Task: Count how many lines of the listing below contain the word "wall". Reply with the number alone.

Information supplied:

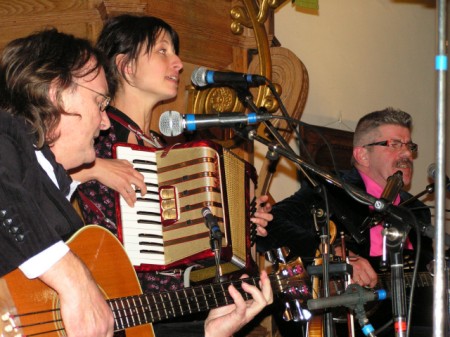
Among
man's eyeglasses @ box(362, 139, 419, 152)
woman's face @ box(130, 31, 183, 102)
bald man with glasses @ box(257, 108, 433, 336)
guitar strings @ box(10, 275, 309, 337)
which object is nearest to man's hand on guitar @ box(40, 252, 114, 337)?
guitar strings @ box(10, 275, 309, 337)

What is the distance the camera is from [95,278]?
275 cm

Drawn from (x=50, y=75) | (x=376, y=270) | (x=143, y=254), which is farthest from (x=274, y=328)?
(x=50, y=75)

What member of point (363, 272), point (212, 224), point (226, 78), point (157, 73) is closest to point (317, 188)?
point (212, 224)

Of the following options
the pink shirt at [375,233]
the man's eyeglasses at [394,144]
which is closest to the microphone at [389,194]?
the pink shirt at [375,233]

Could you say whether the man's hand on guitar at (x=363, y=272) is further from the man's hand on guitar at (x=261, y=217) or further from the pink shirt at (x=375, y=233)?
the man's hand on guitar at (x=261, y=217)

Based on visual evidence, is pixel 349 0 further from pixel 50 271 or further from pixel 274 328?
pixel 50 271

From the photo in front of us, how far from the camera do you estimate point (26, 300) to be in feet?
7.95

* * *

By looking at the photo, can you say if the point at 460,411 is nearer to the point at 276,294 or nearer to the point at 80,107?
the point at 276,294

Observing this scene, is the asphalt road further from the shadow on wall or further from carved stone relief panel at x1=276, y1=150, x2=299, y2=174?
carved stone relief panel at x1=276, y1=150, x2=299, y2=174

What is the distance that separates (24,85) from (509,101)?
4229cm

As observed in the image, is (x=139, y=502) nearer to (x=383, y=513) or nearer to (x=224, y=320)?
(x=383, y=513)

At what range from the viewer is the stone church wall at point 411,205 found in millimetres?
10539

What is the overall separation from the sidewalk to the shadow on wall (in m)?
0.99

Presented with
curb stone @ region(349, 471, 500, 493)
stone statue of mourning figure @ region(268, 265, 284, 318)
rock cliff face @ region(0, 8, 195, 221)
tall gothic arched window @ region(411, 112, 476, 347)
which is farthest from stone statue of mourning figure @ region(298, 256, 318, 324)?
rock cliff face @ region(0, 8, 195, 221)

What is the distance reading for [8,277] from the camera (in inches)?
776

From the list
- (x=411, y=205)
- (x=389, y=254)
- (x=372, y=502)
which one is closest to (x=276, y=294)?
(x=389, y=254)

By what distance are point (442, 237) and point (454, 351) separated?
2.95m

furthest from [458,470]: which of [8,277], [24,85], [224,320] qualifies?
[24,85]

...

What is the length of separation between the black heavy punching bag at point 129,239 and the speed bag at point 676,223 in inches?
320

Result: 3